Vintage Dinky Supertoys
In order to help the war effort, Dinky Toys were not made between 1941 and 1945, and the company had a lot of work to do to get their toys back into the hands of children afterwards. In 1947 they introduced Dinky Supertoys, a range of 1:48 scale lorries. They have since become one of the most collectible lines of vintage Dinky Toys. Some of the popular models include the Foden 8-wheel Wagon, the Foden Flat Truck, and the Foden Flat Truck with Chains. They usually came in white boxes with blue horizontal stripes. To make the toys more personable, Meccano produced detailed and beautiful renditions of many commercial vehicles. The Supertoys series lasted through the 1960s.
Vintage Dublo Dinky Toys
Dublo Dinky Toys came out in 1958 and included 1:78 scale models designed particularly for the Hornby railway products.

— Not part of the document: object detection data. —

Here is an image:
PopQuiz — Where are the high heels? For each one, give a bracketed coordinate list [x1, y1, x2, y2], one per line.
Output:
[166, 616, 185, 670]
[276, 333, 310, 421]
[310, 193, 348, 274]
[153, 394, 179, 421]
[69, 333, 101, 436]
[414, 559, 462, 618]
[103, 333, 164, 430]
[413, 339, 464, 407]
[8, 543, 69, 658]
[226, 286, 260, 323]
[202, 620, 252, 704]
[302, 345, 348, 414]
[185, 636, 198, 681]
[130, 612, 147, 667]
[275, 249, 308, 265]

The toys in this line were rather simple because they had a one-piece die-cast body and plastic wheels. The series was an attempt to compete with other manufacturers, such as Matchbox, in the small-scale model industry. Only 15 Dublo models existed, through there were multiple variations of each toy. The Dublo Dinky series only lasted two years and included the Ford Prefect, the Singer Roadster, the Commer van, the Austin Lorry, the Morris pickup, and a few others. Since they were produced in limited quantities, they tend to be quite valuable, especially if they come with their original accessories, such as the horse and horse trailer.
Vintage Mini Dinky Toys
Meccano made another attempt to sell small scale models in 1968 when they released their series of mini Dinky Toys. These were 1:65 scale and more intricate than the Dublo toys. They were not made in the UK and came with features like opening bonnets, doors, and boots. To make the toys more attractive, each came with a red plastic garage that stacked with other ones. Children who collected several cars could create their own storage system, which some preferred to traditional cardboard boxes. Unfortunately, the attempt still could not compete with the new and exciting Hot Wheels cars of that time, so the series was cancelled.